Literal (poem)

Magpie in flight

Something today having nothing to do with ordinance, politics, any of that.  After all, my main reason for setting up this site & blog is to act as adjunct to my writing.  (The fact that I sometimes also write about political stuff is just gravy.  Or something.)

A good poem for a day in early June.


A bird, a word in black and white, burst through
the undifferentiated green screen
of foliage lining one side of the flat
paved path where I was walking busyminded
and blind.  Long tail, ungainly flight — it flew
across from right to left into the green
on the path’s other side to land on a branch
of a tree.  It chucked a couple times and preened.
The tree was white and black, a tree I knew,
a birch.  But I didn’t know, had never seen,
this awkward raucous bird.  When I could ask,
I was told magpie.  How literate I once seemed!
How many times I’d read its flat name in a book!
But now I see the word in flight everywhere I look.

[January 28, 1997]

Some notes on the poem: A couple of days ago when I got off work early on my short day (flextime hours over the summer) & went out to the bus stop. Just before the bus arrived, a very forward magpie flew down just in front of the bus shelter, where a number of people were waiting for buses, & strutted around the sidewalk. This fellow, or gal it may be, was so close, so forward — I immediately dug for my camera. But too late — the magpie flew away. But not too late: it flew up to a light pole right beside the bus stop, one with a big yellow & blue “Alaska 50” statehood anniversary banner. Cool, that’d make a great photo! — a magpie celebrating 50 years of Alaska statehood, right? (though one would hope the bird wouldn’t, y’know, make the banner white at all, you get my meaning) — & what’s more, my camera has 10x optical zoom, so it’d be a great shot.

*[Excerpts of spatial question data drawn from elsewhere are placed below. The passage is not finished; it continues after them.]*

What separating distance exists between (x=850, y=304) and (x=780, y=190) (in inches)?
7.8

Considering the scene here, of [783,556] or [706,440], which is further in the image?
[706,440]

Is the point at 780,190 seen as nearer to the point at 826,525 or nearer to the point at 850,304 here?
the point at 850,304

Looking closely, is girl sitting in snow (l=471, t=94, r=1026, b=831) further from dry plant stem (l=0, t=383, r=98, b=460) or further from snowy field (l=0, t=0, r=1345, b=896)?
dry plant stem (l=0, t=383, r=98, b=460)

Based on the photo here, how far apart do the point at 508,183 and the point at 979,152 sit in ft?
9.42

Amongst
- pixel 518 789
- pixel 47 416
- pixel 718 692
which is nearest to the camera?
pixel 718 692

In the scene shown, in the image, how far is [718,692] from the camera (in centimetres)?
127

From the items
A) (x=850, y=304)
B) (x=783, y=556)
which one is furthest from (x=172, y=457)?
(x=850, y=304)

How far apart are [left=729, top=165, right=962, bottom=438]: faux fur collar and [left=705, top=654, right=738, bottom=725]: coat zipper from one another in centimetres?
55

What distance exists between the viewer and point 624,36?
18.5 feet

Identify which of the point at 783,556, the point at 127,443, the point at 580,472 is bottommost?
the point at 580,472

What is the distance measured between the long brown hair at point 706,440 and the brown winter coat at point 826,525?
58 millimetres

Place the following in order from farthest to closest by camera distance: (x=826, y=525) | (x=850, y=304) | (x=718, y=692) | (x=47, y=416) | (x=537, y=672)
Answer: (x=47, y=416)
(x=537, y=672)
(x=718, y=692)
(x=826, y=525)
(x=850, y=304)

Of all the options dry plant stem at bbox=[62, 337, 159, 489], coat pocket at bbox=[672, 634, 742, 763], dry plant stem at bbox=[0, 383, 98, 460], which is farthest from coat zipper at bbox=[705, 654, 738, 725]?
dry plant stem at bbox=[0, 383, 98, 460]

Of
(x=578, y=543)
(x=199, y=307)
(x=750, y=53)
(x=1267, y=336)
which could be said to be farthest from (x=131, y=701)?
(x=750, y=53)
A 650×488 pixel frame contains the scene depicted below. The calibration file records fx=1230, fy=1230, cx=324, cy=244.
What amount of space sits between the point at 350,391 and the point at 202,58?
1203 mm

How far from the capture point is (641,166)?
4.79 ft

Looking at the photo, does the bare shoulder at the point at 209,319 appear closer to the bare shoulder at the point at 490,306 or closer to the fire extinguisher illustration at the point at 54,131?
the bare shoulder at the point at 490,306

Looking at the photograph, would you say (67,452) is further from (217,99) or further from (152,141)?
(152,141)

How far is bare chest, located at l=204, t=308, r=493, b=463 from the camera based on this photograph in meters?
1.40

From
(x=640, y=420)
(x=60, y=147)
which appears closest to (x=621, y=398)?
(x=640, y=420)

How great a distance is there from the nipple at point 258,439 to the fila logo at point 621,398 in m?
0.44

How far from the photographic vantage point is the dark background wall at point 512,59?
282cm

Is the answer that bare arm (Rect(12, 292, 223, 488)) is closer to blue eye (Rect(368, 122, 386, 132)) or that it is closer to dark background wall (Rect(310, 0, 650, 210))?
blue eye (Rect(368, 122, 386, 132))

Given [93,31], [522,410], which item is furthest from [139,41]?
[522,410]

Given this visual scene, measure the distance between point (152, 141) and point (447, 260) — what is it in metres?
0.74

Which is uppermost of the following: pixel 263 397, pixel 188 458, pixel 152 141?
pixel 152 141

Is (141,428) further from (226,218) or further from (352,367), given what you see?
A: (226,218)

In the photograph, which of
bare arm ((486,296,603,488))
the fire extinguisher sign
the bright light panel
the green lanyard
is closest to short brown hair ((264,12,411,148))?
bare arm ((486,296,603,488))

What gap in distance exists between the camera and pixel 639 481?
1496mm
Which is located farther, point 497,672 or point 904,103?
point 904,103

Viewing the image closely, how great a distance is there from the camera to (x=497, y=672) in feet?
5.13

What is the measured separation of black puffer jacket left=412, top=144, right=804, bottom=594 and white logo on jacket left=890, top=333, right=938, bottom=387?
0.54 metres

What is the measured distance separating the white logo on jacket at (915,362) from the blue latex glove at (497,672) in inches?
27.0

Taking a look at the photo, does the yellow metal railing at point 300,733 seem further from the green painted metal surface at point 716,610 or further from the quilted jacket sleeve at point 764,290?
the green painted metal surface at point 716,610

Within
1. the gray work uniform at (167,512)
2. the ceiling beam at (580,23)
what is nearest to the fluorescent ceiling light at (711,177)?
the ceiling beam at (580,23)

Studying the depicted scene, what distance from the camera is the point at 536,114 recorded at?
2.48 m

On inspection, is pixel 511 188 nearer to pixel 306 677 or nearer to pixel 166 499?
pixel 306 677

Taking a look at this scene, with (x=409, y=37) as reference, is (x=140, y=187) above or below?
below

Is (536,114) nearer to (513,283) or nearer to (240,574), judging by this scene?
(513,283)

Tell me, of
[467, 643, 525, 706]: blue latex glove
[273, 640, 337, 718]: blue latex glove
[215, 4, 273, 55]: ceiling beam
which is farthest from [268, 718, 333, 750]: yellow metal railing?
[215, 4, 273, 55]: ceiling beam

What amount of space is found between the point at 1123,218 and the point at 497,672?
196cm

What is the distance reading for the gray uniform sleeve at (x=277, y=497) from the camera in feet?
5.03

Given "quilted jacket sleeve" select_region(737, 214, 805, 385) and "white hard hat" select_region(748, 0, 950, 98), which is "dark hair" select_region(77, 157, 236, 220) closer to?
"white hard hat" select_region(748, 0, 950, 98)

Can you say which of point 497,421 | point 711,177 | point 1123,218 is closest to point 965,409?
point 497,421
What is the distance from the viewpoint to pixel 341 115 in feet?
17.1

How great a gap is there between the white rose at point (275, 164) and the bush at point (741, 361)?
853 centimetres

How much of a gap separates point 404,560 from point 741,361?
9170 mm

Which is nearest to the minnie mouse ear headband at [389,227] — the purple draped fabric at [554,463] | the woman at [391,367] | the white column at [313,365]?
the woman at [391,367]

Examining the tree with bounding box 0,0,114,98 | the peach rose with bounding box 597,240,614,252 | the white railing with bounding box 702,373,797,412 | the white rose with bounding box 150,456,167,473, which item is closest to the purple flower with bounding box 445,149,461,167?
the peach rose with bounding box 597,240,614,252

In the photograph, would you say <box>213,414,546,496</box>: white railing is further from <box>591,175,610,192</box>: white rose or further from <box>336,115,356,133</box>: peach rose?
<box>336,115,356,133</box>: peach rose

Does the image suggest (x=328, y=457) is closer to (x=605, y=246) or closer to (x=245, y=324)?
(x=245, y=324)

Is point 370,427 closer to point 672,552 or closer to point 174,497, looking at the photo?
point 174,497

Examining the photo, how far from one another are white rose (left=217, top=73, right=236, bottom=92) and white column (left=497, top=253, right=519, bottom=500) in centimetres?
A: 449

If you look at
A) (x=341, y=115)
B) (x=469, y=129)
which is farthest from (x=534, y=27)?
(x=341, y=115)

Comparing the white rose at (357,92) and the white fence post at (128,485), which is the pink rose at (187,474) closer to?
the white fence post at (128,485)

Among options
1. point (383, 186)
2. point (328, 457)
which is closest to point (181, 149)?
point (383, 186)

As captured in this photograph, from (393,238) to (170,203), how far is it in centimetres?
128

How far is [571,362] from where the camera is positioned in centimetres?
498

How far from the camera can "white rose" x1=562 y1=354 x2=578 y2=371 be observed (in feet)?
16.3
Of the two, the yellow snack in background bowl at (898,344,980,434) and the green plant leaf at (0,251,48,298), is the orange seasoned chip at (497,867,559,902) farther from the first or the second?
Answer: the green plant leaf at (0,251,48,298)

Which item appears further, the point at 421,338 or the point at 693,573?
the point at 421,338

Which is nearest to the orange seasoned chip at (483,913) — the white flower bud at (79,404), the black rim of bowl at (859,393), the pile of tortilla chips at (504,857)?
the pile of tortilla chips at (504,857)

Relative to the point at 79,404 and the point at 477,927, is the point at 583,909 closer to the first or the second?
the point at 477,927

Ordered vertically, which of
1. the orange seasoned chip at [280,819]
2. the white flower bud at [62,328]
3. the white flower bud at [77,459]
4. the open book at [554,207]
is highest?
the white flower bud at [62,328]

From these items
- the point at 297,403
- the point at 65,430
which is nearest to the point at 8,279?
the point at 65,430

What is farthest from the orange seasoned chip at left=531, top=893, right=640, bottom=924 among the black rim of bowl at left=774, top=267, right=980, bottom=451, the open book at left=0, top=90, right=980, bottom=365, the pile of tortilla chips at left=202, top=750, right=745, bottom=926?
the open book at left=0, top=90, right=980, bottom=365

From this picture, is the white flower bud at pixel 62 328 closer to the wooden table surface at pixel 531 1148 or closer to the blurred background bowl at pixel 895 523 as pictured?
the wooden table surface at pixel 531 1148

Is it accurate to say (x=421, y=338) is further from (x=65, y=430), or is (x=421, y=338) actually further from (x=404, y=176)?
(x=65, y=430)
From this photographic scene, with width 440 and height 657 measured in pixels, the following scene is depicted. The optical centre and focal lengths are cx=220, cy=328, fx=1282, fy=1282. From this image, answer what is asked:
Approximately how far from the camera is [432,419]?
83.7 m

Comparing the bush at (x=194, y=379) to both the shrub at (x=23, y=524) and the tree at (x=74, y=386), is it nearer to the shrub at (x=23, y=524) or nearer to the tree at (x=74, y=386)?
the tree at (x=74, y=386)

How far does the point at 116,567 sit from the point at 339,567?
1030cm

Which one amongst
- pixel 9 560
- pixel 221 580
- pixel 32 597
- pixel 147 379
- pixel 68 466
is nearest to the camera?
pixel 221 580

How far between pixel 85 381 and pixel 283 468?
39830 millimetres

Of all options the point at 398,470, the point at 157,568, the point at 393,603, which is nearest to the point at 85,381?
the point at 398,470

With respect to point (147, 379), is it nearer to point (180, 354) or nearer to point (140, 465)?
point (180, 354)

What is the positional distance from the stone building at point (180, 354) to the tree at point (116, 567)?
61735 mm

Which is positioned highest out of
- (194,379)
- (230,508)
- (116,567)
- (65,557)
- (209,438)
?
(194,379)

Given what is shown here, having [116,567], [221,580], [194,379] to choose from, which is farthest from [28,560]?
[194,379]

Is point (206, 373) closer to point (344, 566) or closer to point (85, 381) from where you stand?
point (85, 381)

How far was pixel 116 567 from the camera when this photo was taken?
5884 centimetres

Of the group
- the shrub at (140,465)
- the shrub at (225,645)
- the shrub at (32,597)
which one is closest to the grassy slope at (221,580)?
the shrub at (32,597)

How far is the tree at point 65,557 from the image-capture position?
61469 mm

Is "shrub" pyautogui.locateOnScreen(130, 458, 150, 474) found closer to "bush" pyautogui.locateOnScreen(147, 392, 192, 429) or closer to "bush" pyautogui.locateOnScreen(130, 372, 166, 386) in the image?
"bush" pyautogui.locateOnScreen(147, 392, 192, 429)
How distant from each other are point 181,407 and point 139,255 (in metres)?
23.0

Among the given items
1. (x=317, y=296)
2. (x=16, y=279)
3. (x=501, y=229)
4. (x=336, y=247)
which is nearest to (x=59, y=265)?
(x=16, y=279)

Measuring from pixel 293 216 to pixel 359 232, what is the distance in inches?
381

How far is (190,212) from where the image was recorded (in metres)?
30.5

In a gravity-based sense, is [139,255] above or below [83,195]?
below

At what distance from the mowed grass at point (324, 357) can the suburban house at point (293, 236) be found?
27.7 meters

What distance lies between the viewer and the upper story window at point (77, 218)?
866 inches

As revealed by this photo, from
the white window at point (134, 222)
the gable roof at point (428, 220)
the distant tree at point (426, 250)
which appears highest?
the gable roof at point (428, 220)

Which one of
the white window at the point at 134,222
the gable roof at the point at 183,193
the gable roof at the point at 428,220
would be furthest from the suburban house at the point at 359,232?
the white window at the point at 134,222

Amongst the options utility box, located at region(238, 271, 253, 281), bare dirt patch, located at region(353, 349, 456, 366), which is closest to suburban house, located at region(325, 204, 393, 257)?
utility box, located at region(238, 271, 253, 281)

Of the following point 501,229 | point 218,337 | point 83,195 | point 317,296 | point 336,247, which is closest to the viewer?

But it was very bright out, I couldn’t see on my camera’s screen where I was aiming (I miss having a real viewfinder), & the bus was coming; & once I was on the bus & checked the results of my hurried shots, they all turned out to be crummy misaimed shots of parts of the light pole.

Still, reminded me of the many other forward magpies I’ve met since finally learning what a magpie even looked like.  Which is a lot later than you’d think.  But I’m pretty sure that magpies used to be a lot scarcer in Anchorage than they are now, & the year I first learned what they looked like — about 1993 or 1994 I think — seems to have been the first year they were here in very high numbers.

Whatever the case, I’d seen magpies referred to in stuff I read for a long time before I ever saw one & knew that’s what I was seeing.  And that’s what this poem is about.  Written in 1997, during my time in the MFA program — we may have had an assignment to do a sonnet, because that’s what this is, albeit one with very slant rhymes.